As we mentioned in the main context, the patch information may not be representative enough through the generation process, which is commonly used for most machine learning tasks in pathology. For example, we expect to identify the breast tissue by seeing the breast epithelial or tubular structures. However, the patch may focus solely on fat, muscular or connective tissues (e.g. collagen fibers), which are general across many tissue types and therefore tend to be misclassified to the head and neck tissue, which has all these features in the submucosal layer (Figure 4 Case 1, 3, 4).

The case with the patches that are cell-abundant may also tend to be misclassified. For instance, the dense regions of the thyroid tissue are similar to those in the lymph node tissue (Figure 4 Case 2). Even more, there are some regions in head and neck is gathered the lymphatic cells (Figure 4 Case 5). Including such correct but misleading patches may bias the result toward the incorrect prediction. i.e. from head and neck tissue to lymph node tissue.

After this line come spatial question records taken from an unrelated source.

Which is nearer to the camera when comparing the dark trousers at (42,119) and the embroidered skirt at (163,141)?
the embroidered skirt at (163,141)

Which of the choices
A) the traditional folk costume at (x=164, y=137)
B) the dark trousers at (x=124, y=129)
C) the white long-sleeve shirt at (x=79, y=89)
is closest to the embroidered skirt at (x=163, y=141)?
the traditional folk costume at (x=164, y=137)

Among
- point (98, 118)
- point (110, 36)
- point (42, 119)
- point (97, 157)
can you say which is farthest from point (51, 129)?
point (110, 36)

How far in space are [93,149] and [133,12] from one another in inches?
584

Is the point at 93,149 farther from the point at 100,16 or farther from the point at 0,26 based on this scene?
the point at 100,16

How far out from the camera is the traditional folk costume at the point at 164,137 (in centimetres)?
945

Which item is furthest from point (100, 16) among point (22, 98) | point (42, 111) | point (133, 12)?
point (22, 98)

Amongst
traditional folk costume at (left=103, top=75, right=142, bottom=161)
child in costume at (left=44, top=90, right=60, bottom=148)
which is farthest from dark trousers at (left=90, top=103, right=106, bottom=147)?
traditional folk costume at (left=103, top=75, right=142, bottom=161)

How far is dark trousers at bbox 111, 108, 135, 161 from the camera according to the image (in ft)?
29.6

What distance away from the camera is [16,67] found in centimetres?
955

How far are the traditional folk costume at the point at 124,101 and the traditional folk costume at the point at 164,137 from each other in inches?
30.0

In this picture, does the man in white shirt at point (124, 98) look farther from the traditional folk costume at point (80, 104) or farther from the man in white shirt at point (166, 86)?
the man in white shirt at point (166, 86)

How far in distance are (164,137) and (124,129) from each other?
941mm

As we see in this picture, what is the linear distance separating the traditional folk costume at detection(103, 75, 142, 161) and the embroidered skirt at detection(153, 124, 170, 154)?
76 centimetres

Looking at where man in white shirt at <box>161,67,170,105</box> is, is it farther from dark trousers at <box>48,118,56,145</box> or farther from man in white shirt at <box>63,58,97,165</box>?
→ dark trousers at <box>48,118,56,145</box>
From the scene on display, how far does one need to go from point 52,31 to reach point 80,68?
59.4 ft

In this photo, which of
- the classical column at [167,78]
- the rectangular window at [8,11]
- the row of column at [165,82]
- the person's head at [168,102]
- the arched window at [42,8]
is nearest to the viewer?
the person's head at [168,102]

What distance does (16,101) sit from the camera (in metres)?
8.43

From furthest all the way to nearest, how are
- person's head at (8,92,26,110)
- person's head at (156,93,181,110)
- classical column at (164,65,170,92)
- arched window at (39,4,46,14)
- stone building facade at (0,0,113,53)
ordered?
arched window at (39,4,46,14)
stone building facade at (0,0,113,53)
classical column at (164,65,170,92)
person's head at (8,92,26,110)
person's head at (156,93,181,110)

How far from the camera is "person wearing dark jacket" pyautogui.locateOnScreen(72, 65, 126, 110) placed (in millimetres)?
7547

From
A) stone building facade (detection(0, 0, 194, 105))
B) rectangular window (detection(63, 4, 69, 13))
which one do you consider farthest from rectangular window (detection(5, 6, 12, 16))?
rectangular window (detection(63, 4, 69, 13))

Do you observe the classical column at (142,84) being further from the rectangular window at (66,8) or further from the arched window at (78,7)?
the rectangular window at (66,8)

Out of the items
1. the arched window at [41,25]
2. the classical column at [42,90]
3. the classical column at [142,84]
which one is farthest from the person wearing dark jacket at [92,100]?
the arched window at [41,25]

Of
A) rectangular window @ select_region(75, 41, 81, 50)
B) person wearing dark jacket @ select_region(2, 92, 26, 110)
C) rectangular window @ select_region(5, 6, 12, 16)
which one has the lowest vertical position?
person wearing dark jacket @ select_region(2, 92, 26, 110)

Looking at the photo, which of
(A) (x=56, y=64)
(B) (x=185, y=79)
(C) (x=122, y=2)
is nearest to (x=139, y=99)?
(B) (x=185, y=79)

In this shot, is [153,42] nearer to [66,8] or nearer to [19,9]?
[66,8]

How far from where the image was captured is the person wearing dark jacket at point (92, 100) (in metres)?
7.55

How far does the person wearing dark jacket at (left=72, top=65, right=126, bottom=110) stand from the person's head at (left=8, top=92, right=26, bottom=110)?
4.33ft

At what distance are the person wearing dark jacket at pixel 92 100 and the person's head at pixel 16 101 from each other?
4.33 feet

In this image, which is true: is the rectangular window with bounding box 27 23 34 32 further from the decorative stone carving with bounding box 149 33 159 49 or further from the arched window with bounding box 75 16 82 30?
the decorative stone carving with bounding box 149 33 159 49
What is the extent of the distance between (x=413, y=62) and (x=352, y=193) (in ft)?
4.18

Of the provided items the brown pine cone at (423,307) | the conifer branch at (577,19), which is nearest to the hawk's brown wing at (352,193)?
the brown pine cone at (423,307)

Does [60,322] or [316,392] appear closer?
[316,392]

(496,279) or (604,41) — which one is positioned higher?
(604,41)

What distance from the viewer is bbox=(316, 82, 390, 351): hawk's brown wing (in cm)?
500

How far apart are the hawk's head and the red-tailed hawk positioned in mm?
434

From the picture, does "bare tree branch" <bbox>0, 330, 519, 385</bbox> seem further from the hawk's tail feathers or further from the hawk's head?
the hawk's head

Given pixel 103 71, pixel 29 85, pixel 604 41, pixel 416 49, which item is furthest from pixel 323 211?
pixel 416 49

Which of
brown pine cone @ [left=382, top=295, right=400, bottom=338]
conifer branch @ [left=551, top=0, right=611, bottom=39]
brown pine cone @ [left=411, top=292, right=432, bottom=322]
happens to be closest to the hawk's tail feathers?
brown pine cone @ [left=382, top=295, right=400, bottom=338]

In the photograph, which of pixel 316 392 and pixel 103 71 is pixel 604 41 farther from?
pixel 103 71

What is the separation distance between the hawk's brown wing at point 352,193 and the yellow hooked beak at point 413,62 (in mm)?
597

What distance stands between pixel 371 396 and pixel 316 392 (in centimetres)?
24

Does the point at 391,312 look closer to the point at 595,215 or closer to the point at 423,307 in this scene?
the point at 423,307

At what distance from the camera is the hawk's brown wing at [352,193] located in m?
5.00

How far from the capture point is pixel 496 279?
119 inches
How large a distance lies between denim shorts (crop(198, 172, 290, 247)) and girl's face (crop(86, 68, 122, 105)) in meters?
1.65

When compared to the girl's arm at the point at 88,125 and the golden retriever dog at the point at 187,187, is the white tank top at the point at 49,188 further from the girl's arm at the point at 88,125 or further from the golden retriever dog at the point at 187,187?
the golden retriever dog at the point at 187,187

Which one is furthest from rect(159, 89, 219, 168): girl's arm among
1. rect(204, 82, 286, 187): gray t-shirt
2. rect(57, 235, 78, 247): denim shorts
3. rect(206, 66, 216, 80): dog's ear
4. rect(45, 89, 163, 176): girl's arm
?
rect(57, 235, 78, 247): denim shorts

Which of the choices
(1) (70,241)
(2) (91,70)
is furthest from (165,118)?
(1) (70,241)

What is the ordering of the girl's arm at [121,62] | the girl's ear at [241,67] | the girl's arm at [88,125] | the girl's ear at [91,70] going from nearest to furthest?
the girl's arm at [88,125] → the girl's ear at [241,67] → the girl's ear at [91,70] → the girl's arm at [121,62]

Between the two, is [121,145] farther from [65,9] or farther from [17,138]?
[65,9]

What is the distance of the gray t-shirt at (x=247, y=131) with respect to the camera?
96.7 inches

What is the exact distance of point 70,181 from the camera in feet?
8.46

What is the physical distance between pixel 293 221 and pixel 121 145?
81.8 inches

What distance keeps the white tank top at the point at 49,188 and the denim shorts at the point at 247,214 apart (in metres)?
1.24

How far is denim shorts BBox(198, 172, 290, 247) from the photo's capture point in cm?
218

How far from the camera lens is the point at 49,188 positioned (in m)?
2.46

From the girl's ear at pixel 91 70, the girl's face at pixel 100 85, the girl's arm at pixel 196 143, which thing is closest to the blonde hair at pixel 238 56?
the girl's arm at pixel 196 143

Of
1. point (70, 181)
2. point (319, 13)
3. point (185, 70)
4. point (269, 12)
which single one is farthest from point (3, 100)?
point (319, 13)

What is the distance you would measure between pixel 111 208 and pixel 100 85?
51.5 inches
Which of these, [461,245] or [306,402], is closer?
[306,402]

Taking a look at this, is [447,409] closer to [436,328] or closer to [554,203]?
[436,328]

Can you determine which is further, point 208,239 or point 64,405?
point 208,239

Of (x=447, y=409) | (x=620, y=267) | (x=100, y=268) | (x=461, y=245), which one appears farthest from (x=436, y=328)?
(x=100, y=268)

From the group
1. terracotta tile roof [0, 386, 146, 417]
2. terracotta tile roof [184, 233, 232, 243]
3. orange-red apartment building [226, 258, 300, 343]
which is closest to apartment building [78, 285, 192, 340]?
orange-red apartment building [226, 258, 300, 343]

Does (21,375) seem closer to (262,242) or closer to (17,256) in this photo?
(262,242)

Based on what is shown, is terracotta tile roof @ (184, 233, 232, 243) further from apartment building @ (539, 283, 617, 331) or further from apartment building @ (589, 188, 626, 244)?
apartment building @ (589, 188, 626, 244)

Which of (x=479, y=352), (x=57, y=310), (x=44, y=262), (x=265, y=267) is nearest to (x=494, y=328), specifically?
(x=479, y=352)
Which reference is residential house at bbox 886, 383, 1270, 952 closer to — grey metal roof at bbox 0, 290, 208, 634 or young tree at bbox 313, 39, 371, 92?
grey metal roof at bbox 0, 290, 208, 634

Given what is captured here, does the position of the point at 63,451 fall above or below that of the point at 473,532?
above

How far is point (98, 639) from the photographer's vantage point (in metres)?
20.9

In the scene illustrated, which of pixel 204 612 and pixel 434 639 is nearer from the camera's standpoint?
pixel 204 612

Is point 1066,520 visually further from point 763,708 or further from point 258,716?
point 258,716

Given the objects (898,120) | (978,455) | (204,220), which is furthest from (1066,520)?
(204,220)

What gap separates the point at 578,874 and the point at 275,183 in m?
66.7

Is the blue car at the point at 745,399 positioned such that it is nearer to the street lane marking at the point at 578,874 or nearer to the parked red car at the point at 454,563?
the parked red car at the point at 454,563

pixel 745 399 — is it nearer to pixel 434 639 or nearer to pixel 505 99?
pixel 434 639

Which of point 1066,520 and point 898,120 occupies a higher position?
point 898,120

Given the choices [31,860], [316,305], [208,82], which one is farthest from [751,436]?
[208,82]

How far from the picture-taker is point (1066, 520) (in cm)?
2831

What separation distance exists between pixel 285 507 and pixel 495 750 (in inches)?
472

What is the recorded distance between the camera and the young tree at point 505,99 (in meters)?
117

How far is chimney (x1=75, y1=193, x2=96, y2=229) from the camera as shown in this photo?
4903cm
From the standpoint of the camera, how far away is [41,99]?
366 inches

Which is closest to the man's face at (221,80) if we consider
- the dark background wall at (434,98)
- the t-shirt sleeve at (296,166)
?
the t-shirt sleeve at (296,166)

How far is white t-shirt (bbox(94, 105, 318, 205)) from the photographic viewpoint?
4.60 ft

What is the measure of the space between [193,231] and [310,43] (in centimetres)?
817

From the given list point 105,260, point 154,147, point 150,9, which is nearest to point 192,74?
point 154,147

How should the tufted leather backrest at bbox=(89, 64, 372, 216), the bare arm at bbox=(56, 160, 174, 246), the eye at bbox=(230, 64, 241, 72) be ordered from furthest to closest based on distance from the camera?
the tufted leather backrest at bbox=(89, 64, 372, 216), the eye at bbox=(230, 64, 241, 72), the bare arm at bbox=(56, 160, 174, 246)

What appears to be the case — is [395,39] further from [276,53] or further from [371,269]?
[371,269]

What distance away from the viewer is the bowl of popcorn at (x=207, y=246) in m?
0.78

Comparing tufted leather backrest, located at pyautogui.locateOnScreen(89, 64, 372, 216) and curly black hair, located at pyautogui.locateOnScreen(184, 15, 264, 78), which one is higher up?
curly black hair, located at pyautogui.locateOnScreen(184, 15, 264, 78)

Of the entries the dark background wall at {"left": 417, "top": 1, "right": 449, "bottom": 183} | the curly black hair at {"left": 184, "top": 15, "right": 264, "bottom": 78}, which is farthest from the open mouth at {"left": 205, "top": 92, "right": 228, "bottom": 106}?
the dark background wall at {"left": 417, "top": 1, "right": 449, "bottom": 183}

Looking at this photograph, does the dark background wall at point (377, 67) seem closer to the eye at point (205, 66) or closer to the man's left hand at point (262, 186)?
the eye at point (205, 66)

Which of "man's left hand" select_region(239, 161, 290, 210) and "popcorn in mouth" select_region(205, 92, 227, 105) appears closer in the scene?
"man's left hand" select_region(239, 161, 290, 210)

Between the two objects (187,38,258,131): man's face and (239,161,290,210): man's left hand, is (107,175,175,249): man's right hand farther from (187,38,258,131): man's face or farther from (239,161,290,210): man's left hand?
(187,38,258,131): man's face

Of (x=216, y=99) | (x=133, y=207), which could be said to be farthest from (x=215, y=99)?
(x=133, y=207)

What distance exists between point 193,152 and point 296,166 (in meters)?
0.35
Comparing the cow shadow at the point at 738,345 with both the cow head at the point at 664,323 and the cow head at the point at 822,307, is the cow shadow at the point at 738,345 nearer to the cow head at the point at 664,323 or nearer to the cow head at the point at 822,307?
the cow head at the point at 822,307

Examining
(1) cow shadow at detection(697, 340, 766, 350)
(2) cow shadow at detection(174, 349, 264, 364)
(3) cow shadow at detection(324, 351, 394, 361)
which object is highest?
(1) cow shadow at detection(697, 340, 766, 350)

Finally, the patch of cancer metastasis is also a source of misclassification between primary cancer organ and metastatic site. e.g. breast and lymph node (Figure 4 Case 6). Even though the patch information is helpful while other modalities such as reports are not used, further patch processing is required to obtain many representative patches for better integration.